## DIRECTIONS:
Pull out every line from the records below that contains the word "items", and copy each one in full.

## TASK MATERIAL:
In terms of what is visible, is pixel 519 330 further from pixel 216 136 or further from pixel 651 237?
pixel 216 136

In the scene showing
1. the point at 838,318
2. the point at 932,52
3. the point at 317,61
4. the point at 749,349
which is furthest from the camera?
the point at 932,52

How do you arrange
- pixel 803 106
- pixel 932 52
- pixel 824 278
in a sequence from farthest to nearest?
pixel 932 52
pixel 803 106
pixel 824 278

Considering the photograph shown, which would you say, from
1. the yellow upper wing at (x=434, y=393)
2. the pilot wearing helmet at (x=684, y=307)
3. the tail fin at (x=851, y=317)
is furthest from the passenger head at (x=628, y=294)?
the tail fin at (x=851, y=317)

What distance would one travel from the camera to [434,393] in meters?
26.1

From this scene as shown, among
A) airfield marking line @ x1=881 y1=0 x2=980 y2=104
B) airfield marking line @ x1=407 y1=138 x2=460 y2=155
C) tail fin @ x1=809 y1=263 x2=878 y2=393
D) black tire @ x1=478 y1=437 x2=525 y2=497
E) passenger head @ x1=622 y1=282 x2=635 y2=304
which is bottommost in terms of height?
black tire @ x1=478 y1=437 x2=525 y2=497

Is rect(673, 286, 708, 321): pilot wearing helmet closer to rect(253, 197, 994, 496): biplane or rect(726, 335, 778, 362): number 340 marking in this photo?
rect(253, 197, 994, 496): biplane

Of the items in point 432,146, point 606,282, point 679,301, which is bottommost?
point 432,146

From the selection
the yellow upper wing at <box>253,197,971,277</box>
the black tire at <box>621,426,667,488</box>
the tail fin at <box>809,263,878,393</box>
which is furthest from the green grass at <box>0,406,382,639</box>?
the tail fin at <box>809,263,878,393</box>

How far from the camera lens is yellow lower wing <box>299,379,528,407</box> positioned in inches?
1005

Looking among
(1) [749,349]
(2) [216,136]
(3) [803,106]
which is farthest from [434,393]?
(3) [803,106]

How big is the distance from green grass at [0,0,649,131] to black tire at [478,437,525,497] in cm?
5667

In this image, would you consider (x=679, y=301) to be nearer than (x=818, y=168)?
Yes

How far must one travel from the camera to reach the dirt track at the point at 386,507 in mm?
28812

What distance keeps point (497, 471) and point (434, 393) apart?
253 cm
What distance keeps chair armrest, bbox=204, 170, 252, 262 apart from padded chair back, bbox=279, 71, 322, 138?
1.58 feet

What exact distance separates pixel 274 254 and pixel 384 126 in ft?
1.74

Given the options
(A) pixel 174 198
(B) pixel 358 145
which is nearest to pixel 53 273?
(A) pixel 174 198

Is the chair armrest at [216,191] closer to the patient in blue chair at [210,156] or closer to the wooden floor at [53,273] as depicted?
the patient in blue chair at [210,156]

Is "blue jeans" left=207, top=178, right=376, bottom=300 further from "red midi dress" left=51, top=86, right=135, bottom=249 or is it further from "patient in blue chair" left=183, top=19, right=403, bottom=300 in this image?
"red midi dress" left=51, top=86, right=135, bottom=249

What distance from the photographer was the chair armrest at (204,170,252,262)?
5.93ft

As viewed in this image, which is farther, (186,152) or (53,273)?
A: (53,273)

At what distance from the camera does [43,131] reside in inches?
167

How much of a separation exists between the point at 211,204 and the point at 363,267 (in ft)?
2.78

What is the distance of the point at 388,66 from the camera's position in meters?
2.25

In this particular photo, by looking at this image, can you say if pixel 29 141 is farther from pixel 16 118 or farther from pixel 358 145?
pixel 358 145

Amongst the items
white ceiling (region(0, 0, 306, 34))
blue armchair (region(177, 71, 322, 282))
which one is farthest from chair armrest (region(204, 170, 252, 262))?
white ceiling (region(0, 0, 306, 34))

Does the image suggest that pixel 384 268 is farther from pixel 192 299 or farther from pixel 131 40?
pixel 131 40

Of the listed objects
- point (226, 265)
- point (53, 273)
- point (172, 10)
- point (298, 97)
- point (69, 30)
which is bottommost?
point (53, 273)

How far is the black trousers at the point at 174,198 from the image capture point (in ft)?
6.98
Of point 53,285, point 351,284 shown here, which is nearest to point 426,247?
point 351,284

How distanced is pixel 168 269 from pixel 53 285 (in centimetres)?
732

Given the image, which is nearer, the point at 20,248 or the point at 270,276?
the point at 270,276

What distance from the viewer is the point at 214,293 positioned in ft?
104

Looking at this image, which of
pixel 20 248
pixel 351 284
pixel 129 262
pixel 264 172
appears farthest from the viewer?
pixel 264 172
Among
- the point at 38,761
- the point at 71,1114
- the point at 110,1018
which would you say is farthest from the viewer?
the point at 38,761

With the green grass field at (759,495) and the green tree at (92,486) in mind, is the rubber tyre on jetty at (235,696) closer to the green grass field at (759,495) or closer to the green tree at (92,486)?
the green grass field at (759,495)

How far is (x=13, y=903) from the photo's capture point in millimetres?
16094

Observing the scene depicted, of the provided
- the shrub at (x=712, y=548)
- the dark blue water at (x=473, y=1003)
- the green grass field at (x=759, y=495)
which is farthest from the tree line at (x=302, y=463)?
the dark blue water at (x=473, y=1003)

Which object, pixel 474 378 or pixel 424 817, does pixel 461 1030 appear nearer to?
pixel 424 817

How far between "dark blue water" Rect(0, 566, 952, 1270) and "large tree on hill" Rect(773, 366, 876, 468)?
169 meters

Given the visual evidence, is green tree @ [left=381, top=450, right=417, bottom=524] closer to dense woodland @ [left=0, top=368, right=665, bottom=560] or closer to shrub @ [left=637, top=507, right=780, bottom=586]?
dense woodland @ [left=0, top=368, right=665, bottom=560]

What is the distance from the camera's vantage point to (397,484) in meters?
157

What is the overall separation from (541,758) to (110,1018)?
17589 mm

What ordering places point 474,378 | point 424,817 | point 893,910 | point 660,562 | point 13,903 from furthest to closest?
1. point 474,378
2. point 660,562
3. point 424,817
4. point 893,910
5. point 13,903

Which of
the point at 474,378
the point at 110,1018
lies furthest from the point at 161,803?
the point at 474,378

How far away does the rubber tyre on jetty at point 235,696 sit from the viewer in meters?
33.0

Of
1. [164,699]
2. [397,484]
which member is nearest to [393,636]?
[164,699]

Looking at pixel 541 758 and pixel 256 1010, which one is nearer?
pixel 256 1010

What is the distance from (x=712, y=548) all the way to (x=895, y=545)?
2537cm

==

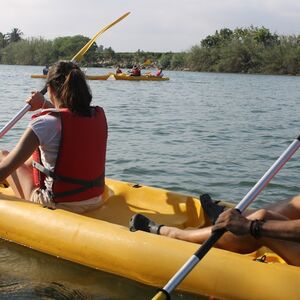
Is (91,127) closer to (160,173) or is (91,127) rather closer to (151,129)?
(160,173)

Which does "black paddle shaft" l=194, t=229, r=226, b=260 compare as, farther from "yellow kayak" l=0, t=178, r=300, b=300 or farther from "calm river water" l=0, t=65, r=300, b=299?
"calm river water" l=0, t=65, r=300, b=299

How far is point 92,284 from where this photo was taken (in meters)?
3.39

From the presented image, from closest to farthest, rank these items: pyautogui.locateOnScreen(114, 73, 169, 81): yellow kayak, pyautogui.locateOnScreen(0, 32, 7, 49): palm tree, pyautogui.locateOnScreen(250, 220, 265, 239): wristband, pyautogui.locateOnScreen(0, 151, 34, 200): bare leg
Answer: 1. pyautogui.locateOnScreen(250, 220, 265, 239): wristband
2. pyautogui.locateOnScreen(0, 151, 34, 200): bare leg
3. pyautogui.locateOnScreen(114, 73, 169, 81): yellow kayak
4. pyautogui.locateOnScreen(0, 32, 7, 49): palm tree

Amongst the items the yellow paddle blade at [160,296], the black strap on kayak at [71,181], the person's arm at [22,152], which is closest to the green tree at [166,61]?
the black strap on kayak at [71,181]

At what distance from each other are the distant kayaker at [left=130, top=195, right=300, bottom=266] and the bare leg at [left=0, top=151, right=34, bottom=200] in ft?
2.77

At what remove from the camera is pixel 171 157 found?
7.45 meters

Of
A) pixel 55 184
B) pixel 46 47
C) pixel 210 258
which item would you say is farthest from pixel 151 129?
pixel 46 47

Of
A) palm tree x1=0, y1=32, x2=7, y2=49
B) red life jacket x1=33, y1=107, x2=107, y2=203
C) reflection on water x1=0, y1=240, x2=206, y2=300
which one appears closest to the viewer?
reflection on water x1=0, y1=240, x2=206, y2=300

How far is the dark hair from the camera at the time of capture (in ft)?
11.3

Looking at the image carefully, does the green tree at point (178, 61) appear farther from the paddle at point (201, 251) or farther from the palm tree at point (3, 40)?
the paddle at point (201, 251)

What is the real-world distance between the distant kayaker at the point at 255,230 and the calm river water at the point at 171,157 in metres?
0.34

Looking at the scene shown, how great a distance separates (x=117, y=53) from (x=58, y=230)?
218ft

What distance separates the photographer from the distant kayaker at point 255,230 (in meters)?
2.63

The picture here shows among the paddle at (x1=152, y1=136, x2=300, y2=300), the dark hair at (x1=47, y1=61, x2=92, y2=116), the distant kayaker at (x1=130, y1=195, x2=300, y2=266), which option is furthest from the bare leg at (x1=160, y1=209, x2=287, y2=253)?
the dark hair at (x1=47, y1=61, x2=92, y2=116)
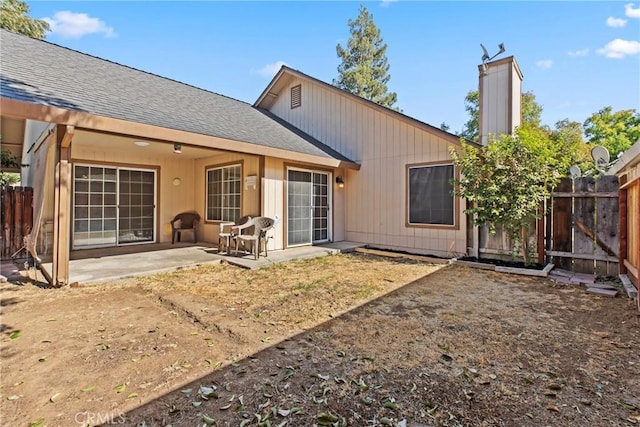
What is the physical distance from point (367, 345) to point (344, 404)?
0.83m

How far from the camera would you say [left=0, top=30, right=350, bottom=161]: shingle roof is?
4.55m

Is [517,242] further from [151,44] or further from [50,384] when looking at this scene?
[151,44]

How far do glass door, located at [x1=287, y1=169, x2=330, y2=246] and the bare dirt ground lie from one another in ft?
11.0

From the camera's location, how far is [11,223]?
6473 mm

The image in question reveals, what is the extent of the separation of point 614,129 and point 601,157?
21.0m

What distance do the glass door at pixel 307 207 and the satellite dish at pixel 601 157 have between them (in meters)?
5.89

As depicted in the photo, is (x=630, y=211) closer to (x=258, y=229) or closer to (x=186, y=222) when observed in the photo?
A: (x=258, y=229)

## RESULT FOR THIS TASK:
Of the items in point 432,146, point 606,282, point 679,301, which is bottommost?
Amongst the items
From the presented image, from closest to farthest, rank these items: pyautogui.locateOnScreen(114, 73, 169, 81): yellow kayak, pyautogui.locateOnScreen(0, 32, 7, 49): palm tree, pyautogui.locateOnScreen(250, 220, 265, 239): wristband, pyautogui.locateOnScreen(0, 151, 34, 200): bare leg
Amongst the items the yellow paddle blade at [160,296], the black strap on kayak at [71,181], the person's arm at [22,152], which is closest to the green tree at [166,61]?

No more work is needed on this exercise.